Talentosa, conocida internacionalmente por el elegante manejo de la lana de camélidos, esta apreciada diseñadora mostró una vez más en el Bolivia Moda que su propuesta está hecha a la medida de todos los gustos.
Su colección de diseños confeccionados exclusivamente para este evento mostró a una Liliana moderna, dinámica, elegante. Negros, grises, burdeos y lilas se combinaron con accesorios simples y delicados, y se plasmaron en una gama de vestidos, blusas y pantalones hechos para la mujer de hoy.
Con broche de oro
Los últimos cuadros fueron subiendo la temperatura del desfile. Las modelos, “Magníficas” en todos los sentidos, hacían gala de soltura y dominio de la pasarela, mas aún luciendo la colección de Rosita Hurtado, que recién llegada de Miami, especialmente para el Bolivia Moda, lució vestidos de noche completamente diferentes, utilizando texturas vaporosas y elegantes.
Marcelo Rojas dejó impactados a los asistentes con un cuadro lleno de color, plumas y accesorios. Trajes de fiesta que se fusionaban entre telas livianas y otras más pesadas, mostraban el vuelco de este diseñador a un estilo más sobrio, sin dejar de lado su toque fresco y alegre.
Cintas, flecos, volados combinados con la elegancia de trajes de fiesta, Charito Borda no dejó de ser una sorpresa más en el Bolivia Moda 2010, así como Ernesto Barahona, que en su primera participación en este evento de moda mostró su buen gusto y originalidad en unos maravillosos bordados que hacían de su propuesta un cuadro digno de destacar.
Con su presencia limitada en La Paz -solamente para el evento- Alejandra Moreno mostró este año una colección sumamente sensual, con diseños ligeros y vaporosos, y en cada uno de sus vestidos un toque muy particular que diferenciaba su estilo de los demás.

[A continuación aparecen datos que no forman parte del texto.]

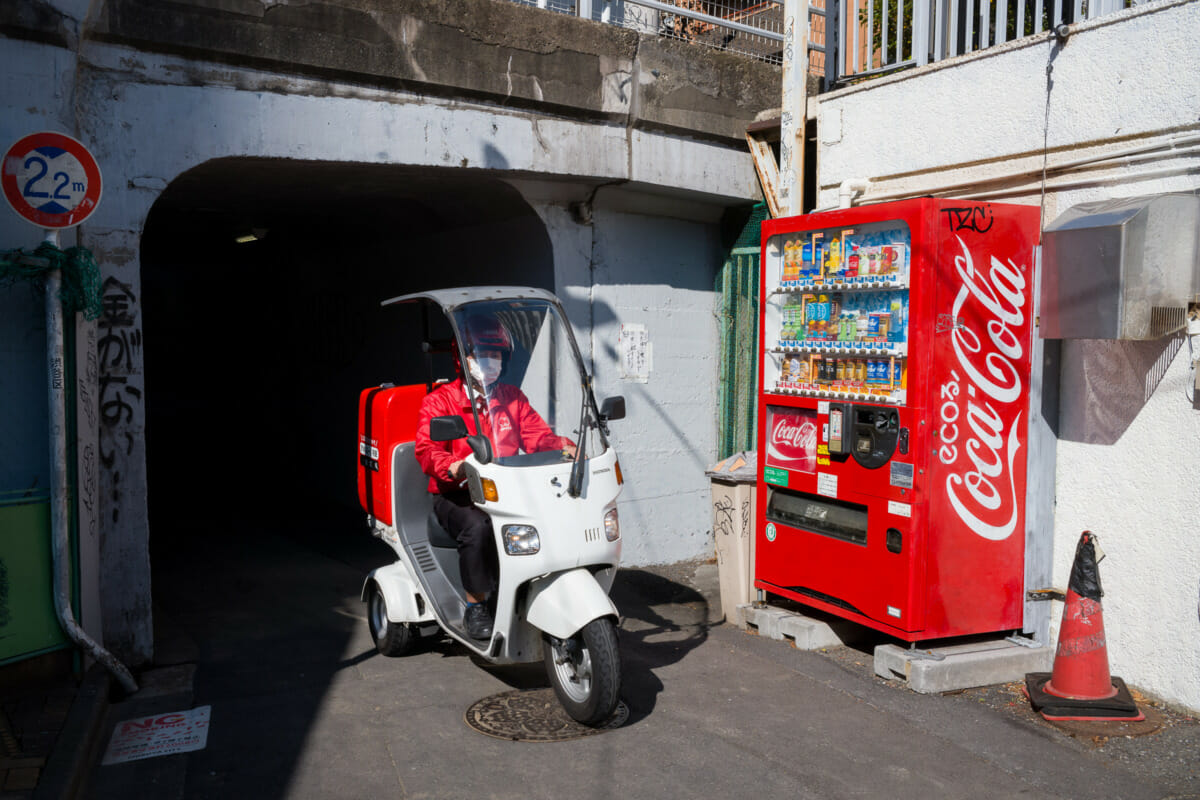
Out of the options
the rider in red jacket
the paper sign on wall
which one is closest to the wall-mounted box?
the rider in red jacket

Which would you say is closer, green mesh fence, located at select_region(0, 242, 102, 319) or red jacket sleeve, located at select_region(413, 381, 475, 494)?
green mesh fence, located at select_region(0, 242, 102, 319)

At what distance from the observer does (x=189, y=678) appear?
5.58 meters

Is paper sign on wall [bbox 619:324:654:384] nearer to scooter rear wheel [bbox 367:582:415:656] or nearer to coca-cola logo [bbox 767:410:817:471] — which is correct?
coca-cola logo [bbox 767:410:817:471]

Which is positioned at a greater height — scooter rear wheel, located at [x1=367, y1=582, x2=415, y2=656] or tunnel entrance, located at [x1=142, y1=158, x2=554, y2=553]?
tunnel entrance, located at [x1=142, y1=158, x2=554, y2=553]

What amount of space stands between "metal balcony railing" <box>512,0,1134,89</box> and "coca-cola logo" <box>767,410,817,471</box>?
2609mm

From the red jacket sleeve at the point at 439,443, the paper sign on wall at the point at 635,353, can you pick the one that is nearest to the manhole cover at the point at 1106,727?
the red jacket sleeve at the point at 439,443

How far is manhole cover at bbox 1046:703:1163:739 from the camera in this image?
4.77 meters

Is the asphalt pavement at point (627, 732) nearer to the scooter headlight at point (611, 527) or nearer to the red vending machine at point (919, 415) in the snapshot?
the red vending machine at point (919, 415)

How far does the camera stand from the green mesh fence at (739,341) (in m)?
8.64

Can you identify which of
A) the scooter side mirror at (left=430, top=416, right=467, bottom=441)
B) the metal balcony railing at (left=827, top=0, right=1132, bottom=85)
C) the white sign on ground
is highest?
the metal balcony railing at (left=827, top=0, right=1132, bottom=85)

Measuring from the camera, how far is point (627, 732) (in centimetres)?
476

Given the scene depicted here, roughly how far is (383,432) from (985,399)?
3.44m

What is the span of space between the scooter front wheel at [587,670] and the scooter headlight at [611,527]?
437 mm

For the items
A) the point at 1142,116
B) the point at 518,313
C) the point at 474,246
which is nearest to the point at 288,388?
the point at 474,246
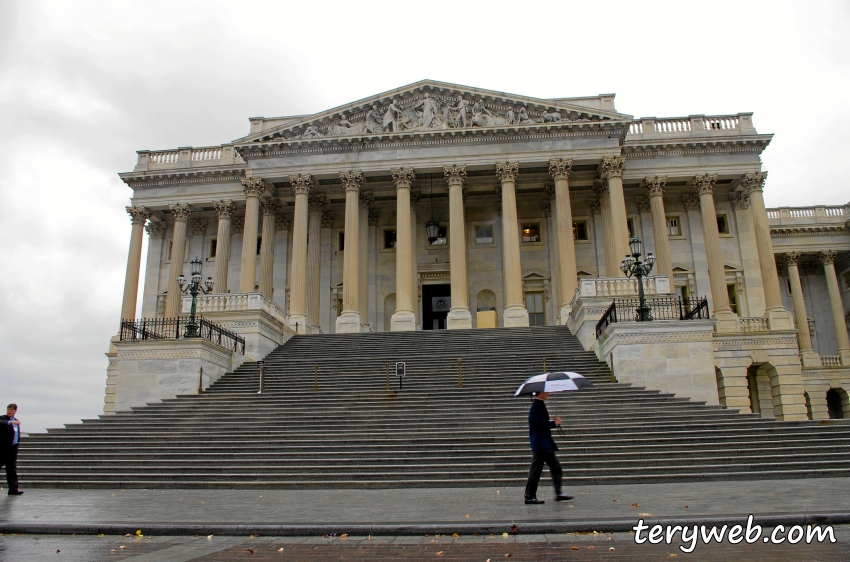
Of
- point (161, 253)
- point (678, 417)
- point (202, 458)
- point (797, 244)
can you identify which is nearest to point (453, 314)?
point (678, 417)

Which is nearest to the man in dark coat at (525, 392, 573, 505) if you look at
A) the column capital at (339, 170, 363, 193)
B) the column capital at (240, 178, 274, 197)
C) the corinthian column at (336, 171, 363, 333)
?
the corinthian column at (336, 171, 363, 333)

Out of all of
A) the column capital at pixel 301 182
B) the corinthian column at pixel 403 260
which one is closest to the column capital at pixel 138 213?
the column capital at pixel 301 182

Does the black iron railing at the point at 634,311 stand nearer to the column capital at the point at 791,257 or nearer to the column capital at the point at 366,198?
the column capital at the point at 366,198

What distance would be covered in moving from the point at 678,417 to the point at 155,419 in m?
15.4

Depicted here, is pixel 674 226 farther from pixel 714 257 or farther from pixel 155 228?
pixel 155 228

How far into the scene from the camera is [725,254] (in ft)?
138

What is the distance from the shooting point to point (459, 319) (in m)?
34.8

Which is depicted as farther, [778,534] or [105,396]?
[105,396]

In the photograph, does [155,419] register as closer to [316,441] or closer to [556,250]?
[316,441]

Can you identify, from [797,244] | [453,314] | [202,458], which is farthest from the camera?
[797,244]

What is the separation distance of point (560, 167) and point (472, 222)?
8621mm

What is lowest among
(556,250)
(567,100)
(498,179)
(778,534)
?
(778,534)

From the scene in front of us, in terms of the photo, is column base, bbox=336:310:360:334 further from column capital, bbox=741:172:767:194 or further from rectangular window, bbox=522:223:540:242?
column capital, bbox=741:172:767:194

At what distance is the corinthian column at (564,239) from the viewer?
116 feet
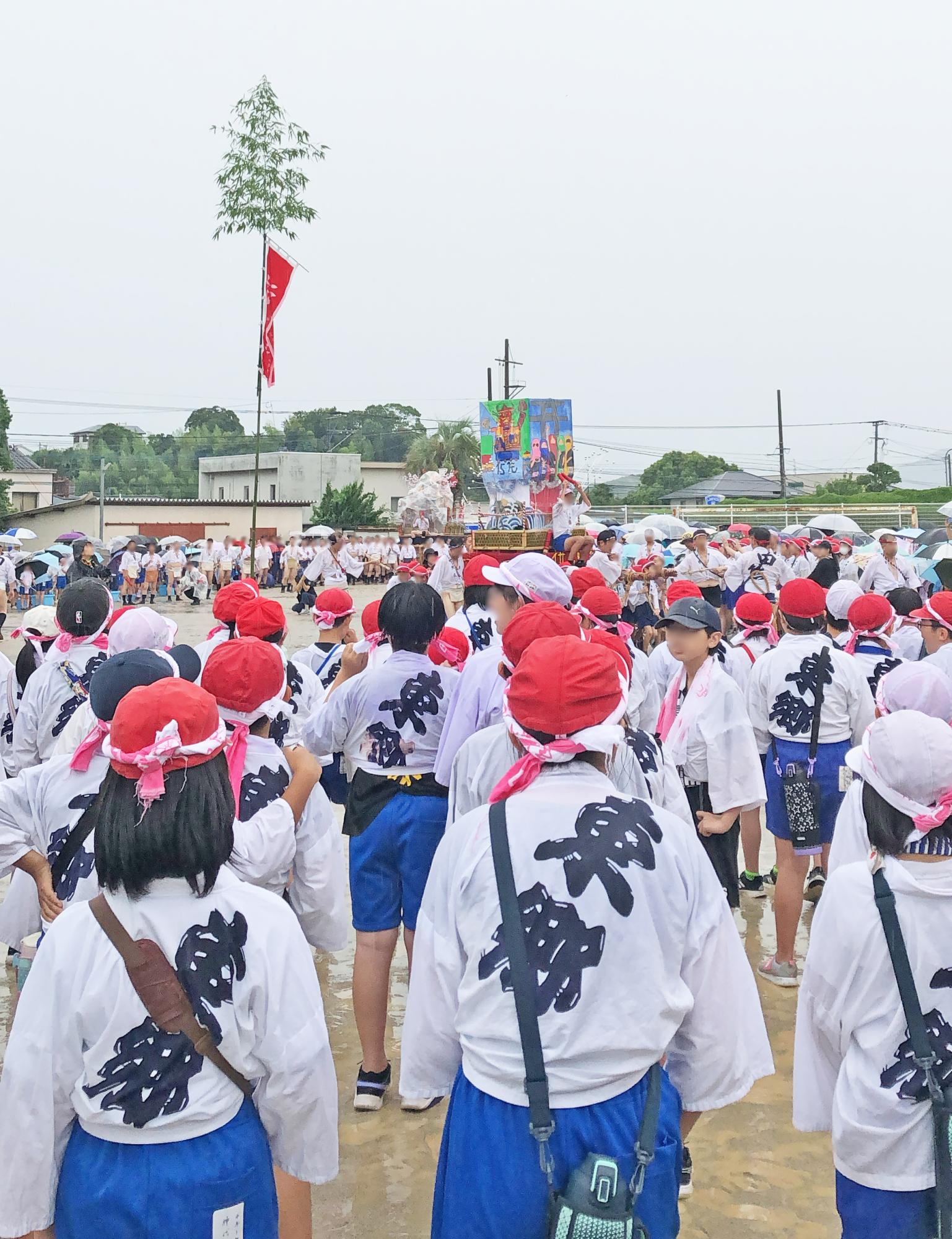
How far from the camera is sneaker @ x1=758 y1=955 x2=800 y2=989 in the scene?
4.95 metres

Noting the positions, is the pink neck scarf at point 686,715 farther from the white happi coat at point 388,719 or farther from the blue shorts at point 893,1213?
the blue shorts at point 893,1213

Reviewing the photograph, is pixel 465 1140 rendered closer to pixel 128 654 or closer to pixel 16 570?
pixel 128 654


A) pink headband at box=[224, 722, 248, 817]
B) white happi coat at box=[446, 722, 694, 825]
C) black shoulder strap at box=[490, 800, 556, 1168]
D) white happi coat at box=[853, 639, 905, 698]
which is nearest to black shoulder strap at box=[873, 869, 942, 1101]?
black shoulder strap at box=[490, 800, 556, 1168]

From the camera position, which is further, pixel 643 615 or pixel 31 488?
pixel 31 488

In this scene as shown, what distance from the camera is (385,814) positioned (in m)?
3.99

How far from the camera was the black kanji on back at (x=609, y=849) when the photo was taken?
2055 mm

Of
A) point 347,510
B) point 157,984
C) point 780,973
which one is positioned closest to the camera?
point 157,984

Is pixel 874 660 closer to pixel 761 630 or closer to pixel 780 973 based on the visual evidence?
pixel 761 630

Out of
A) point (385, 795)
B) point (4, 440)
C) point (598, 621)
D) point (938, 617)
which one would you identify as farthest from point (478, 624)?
point (4, 440)

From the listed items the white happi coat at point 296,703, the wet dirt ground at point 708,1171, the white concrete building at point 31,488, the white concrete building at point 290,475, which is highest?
the white concrete building at point 290,475

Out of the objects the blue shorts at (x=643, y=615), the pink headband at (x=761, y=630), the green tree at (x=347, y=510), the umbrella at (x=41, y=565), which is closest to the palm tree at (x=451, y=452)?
the green tree at (x=347, y=510)

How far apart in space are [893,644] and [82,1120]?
5376 millimetres

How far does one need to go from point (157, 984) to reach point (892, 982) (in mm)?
1440

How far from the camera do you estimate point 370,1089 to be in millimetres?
3998
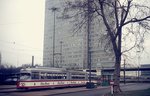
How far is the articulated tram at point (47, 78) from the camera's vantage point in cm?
3316

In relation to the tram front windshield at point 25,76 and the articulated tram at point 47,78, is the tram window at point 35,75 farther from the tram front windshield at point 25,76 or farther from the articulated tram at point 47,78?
the tram front windshield at point 25,76

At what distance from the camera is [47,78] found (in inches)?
1436

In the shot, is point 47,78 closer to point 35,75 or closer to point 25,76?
point 35,75

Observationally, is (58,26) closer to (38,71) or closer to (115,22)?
(38,71)

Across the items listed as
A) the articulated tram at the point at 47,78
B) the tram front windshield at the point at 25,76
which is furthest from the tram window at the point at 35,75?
the tram front windshield at the point at 25,76

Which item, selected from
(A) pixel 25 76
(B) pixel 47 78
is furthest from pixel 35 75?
(B) pixel 47 78

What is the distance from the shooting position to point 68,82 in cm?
4247

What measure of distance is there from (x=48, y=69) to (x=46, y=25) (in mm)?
50381

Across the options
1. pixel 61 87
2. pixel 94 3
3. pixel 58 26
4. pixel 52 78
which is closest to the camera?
pixel 94 3

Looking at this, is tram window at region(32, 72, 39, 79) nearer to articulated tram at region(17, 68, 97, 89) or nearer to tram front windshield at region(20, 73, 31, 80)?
articulated tram at region(17, 68, 97, 89)

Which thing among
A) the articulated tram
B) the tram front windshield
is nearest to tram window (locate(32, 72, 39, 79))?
the articulated tram

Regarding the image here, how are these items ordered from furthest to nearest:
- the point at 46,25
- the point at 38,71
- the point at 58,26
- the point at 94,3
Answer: the point at 46,25
the point at 58,26
the point at 38,71
the point at 94,3

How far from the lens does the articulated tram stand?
3316 cm

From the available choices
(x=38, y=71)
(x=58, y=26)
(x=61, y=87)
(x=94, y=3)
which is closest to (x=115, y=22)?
(x=94, y=3)
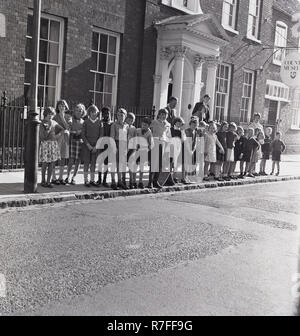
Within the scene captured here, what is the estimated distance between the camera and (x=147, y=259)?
5.55 meters

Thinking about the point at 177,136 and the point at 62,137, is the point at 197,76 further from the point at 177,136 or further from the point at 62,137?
the point at 62,137

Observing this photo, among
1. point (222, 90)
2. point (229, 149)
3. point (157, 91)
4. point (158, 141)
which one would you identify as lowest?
point (229, 149)

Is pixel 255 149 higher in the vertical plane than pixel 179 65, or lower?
lower

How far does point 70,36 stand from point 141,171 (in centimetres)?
499

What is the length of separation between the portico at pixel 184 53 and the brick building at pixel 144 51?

Las pieles hicieron de las creaciones de Alfredo Román un cuadro dinámico y atrevido. Ya llegando al final, la impactante Kenny Gutiérrez marcaba estilo a cada paso, poniendo el broche de oro en cada una de sus creaciones.
“Cosas” y la apuesta por el Bolivia Moda
“Cosas”, una revista internacional, ha hecho de la moda en sus 11 años de presencia en el mercado boliviano una bandera, reconociendo en sus páginas la labor de diseñadores, creativos, modelos y fotógrafos.
Pero en el caso del Bolivia Moda, ha avanzado de la mano de Pablo Manzoni convirtiéndose, más allá de una aliado, en el medio impreso de comunicación que respalda el evento a nivel nacional encargándose de la logística del show en la ciudad de La Paz. El resultado, una inmensa satisfacción al ver cómo a lo largo de estos años se han posesionado nombres de diseñadores, creativos, organizadores, modelos, además del hecho de que en cada edición del Bolivia Moda el país encuentre en una pasarela un motivo por el cual sentirse orgulloso.
El invalorable aporte de medios de comunicación - entre los que el matutino La Razón apostó también por este evento, y la red PAT, que con su compromiso se ganó la exclusividad en la transmisión del Bolivia Moda- comprometen a la revista con las personas e instituciones que trabajan silenciosamente para lograr que nuestra alta costura compita internacionalmente con otras pasarelas, pero en especial comprometen a este medio con la persona que un día consiguió hacer de un sueño una hermosa realidad, mostrando así nuestro país al mundo: Pablo Manzoni.